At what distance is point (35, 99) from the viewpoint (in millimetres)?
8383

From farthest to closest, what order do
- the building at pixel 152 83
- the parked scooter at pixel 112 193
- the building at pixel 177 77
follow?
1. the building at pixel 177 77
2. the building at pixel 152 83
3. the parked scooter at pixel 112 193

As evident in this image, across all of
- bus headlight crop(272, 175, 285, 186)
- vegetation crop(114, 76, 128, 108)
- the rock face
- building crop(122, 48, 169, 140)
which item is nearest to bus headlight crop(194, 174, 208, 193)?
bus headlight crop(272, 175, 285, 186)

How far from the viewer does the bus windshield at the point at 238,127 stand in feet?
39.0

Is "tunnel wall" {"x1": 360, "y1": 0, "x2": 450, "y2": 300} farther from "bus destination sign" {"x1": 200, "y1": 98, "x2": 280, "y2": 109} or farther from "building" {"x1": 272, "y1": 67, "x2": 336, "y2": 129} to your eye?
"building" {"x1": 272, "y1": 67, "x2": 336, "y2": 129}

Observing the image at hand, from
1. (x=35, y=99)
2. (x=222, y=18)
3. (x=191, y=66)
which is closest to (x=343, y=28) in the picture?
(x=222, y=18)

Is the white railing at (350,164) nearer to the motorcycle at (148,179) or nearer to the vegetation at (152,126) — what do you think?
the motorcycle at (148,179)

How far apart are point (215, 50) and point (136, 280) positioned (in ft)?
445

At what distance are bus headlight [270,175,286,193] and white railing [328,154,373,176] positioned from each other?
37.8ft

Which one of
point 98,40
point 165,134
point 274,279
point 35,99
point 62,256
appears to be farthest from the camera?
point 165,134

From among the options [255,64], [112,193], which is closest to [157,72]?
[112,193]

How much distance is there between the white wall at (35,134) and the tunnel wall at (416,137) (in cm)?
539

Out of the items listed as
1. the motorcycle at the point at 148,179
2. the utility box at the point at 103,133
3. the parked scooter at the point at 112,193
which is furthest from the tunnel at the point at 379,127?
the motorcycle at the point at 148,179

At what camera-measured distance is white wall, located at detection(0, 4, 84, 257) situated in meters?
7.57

-------

What needs to be done:
Please put every line above into a Markdown table with two columns, "Row" for the row number and "Line" for the line itself, skipping the blank lines.

Expected output:
| Row | Line |
|---|---|
| 1 | At what distance is point (35, 99) from the viewpoint (in millimetres)? |
| 2 | 8383 |
| 3 | From farthest to closest, what order do |
| 4 | - the building at pixel 152 83 |
| 5 | - the parked scooter at pixel 112 193 |
| 6 | - the building at pixel 177 77 |
| 7 | follow? |
| 8 | 1. the building at pixel 177 77 |
| 9 | 2. the building at pixel 152 83 |
| 10 | 3. the parked scooter at pixel 112 193 |
| 11 | As evident in this image, across all of |
| 12 | - bus headlight crop(272, 175, 285, 186) |
| 13 | - vegetation crop(114, 76, 128, 108) |
| 14 | - the rock face |
| 15 | - building crop(122, 48, 169, 140) |
| 16 | which item is nearest to bus headlight crop(194, 174, 208, 193)? |
| 17 | bus headlight crop(272, 175, 285, 186) |
| 18 | How far from the viewer does the bus windshield at the point at 238,127 stand in feet? |
| 19 | 39.0 |
| 20 | Is "tunnel wall" {"x1": 360, "y1": 0, "x2": 450, "y2": 300} farther from "bus destination sign" {"x1": 200, "y1": 98, "x2": 280, "y2": 109} or farther from "building" {"x1": 272, "y1": 67, "x2": 336, "y2": 129} to your eye? |
| 21 | "building" {"x1": 272, "y1": 67, "x2": 336, "y2": 129} |
| 22 | Observing the image at hand, from |
| 23 | 1. (x=35, y=99) |
| 24 | 2. (x=222, y=18) |
| 25 | 3. (x=191, y=66) |
| 26 | which is closest to (x=343, y=28) in the picture? |
| 27 | (x=222, y=18) |
| 28 | Is the white railing at (350,164) nearer to the motorcycle at (148,179) or nearer to the vegetation at (152,126) — what do you think? |
| 29 | the motorcycle at (148,179) |
| 30 | How far apart are point (215, 50) and point (136, 280) positioned (in ft)? |
| 31 | 445 |
| 32 | At what distance are bus headlight [270,175,286,193] and white railing [328,154,373,176] positioned from each other? |
| 33 | 37.8ft |
| 34 | Which one of |
| 35 | point 98,40 |
| 36 | point 165,134 |
| 37 | point 274,279 |
| 38 | point 35,99 |
| 39 | point 62,256 |
| 40 | appears to be farthest from the camera? |
| 41 | point 165,134 |
| 42 | From among the options [255,64], [112,193], which is closest to [157,72]? |
| 43 | [112,193] |
| 44 | How much distance is there between the white wall at (35,134) and the tunnel wall at (416,137) (in cm)? |
| 45 | 539 |
| 46 | Out of the items listed as |
| 47 | 1. the motorcycle at the point at 148,179 |
| 48 | 2. the utility box at the point at 103,133 |
| 49 | 3. the parked scooter at the point at 112,193 |
| 50 | which is furthest from the tunnel at the point at 379,127? |
| 51 | the motorcycle at the point at 148,179 |
| 52 | At what camera-measured distance is white wall, located at detection(0, 4, 84, 257) situated in meters? |
| 53 | 7.57 |